▶ _Exercise requirements_
Recast the records, starting at the line containing "What spatial distance" and ending with the last record, as a two-column CSV with columns named text and answer. Give one row per record, with each field in quotation marks and line breaks turned into spaces.

--- Begin Available data ---

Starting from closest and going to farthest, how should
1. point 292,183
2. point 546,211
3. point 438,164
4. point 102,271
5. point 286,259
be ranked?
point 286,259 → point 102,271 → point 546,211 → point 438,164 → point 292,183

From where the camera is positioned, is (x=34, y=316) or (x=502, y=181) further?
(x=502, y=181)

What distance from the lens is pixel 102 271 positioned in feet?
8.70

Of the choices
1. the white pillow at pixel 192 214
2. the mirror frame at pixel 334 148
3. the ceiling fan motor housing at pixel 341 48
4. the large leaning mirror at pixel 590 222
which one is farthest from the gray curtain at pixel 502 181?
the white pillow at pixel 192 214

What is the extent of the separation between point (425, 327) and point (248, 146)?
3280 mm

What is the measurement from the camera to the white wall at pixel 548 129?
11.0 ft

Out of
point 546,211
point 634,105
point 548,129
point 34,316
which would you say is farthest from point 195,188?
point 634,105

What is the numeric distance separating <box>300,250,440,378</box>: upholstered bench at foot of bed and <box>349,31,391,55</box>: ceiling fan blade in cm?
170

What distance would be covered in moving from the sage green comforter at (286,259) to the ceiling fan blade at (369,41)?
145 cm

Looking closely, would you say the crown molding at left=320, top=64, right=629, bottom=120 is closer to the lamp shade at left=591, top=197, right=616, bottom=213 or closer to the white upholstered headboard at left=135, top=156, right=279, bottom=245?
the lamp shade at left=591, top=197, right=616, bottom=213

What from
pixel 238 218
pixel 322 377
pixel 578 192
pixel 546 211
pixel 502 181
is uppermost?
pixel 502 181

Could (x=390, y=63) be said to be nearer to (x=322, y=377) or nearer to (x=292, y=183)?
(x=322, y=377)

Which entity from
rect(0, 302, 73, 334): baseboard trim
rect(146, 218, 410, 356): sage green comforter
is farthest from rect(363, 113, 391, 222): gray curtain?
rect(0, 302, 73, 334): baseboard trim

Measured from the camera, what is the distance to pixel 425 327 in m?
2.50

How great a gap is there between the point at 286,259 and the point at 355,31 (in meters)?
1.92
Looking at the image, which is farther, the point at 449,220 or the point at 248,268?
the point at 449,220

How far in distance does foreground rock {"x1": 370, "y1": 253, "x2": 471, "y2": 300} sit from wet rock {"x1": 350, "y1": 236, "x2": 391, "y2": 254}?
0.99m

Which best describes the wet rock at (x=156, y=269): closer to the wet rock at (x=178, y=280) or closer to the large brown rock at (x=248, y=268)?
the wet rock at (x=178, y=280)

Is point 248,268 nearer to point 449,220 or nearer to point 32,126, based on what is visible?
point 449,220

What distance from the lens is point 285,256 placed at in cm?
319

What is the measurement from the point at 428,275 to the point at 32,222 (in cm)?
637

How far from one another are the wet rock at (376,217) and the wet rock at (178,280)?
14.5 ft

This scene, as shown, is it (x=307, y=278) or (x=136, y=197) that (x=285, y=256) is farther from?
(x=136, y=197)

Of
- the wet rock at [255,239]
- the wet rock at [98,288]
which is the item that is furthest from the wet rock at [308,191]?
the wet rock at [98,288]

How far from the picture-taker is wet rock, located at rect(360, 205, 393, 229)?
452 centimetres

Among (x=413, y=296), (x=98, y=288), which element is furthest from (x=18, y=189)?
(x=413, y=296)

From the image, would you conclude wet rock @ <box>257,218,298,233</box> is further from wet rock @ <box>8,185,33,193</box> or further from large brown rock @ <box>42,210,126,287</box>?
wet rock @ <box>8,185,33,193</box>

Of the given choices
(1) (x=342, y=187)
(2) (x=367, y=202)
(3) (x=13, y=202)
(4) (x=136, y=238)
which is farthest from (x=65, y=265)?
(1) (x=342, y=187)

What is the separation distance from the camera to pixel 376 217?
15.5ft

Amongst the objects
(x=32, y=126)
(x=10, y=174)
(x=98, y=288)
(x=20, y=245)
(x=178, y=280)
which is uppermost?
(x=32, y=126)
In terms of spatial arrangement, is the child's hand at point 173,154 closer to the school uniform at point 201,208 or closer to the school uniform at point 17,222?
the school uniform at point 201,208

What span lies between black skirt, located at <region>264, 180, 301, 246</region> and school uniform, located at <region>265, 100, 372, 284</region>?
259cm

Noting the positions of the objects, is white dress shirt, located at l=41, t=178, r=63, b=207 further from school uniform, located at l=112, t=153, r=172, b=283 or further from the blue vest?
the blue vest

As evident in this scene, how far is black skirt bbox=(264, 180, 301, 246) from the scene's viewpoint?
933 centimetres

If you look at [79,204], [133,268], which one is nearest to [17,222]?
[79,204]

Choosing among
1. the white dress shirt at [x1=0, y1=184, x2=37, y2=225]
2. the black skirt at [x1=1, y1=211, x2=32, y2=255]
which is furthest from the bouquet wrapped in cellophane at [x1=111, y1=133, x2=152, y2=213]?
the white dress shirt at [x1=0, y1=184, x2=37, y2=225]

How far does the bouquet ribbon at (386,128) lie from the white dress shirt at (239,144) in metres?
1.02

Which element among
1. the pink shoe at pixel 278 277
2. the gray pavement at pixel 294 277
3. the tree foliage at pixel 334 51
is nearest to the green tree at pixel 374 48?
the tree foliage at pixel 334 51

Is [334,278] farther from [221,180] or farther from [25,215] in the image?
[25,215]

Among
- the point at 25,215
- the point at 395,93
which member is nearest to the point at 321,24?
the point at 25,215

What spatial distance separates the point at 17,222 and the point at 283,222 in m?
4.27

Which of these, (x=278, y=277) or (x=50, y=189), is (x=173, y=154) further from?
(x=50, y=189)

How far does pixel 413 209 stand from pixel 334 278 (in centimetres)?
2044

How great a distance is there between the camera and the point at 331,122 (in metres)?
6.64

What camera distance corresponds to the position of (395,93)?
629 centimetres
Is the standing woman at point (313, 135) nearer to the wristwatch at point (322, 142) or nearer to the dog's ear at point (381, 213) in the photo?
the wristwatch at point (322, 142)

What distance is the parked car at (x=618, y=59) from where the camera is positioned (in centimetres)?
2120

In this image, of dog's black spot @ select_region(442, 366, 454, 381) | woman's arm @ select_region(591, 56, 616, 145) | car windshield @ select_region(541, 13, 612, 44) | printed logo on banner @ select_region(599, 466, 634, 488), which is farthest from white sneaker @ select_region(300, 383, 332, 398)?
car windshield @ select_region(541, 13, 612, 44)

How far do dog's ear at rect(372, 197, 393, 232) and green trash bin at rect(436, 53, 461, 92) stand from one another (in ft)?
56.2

--- End Available data ---

▶ _Final result_
text,answer
"What spatial distance separates the point at 17,222 and the point at 283,222 in m?","4.27"
"Which of these, (x=278, y=277) or (x=50, y=189), is (x=173, y=154) further from?","(x=50, y=189)"
"How far does pixel 413 209 stand from pixel 334 278 (in centimetres)?","2044"
"How great a distance is there between the camera and the point at 331,122 (in metres)?","6.64"
"What camera distance corresponds to the position of (395,93)?","629 centimetres"
"Is the standing woman at point (313, 135) nearer to the wristwatch at point (322, 142) or nearer to the dog's ear at point (381, 213) in the photo?","the wristwatch at point (322, 142)"
"What distance is the parked car at (x=618, y=59) from where the camera is positioned (in centimetres)?","2120"
"In this image, of dog's black spot @ select_region(442, 366, 454, 381) | woman's arm @ select_region(591, 56, 616, 145) | car windshield @ select_region(541, 13, 612, 44) | printed logo on banner @ select_region(599, 466, 634, 488), which is farthest from white sneaker @ select_region(300, 383, 332, 398)?","car windshield @ select_region(541, 13, 612, 44)"
"How far do dog's ear at rect(372, 197, 393, 232) and green trash bin at rect(436, 53, 461, 92) stand from one another (in ft)?","56.2"